- Published on
Cloudflare Tunnel Hacks
- Authors
- Name
- Teddy Xinyuan Chen
Table of Contents
Installing and running remotely managed tunnel without root access
As of the time of writing, I haven't seen a solution posted on community forum or elsewhere, so I'm writing this.
When creating a new remotely-managed tunnel from one.dash.cloudflare.com dashboard, you'll be asked to copy and run a command that looks like this:
sudo cloudflared service install $SOME_VERY_LONG_SECRET_STRING
# this command registers a cloudflared tunnel service that linked to this remotely managed tunnel
# using systemd or launchd under the hood, depending on the OS
# and unfortunately, running this requires root access
Remotely managed tunnel is much more convenient than locally managed ones, and you get to add new rules with the web dashboard and don't need to deel with UUID file names.

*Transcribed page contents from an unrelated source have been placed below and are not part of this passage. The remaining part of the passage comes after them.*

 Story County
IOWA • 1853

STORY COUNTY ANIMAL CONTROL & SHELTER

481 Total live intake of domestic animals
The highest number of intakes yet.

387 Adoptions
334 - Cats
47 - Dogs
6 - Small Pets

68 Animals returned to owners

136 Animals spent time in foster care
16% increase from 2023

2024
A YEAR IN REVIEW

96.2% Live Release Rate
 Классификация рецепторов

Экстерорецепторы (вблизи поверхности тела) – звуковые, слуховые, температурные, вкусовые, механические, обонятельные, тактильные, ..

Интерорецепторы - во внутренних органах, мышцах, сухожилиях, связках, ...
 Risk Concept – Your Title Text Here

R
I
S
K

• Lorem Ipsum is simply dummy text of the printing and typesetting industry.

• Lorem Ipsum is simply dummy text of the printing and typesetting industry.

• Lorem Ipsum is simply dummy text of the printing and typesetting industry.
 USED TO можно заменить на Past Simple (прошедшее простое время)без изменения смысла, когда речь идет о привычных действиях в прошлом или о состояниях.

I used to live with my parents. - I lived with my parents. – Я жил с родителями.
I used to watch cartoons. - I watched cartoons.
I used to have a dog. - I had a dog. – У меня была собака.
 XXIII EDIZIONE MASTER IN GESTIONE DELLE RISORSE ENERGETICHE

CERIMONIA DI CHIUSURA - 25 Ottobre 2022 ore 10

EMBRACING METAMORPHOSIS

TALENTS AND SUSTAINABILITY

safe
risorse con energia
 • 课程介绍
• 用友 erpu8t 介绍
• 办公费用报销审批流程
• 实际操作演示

So I decided to investigate and find a way to run this without root access.
I suspected that $SOME_VERY_LONG_SECRET_STRING
is a base64 encoded config because of the ending =
s, and it really is:
echo -n $SOME_VERY_LONG_SECRET_STRING | base64 -d
# {"a":"cloudflare account id","t":"tunnel id","s":"tunnel secret"}
and this looked familiar to me, because I've seen ~/.cloudflared/uuid.json
that looks bascially the same:
{"AccountTag":"cloudflare account id","TunnelID":"tunnel id","TunnelSecret":"tunnel secret"}
save the base64 decoded content into ~/.cloudflared/my-tunnel.json
, and run
# I recommend running this in a tmux session
cloudflared tunnel run my-tunnel
And voila, you're connected to Cloudflare's network!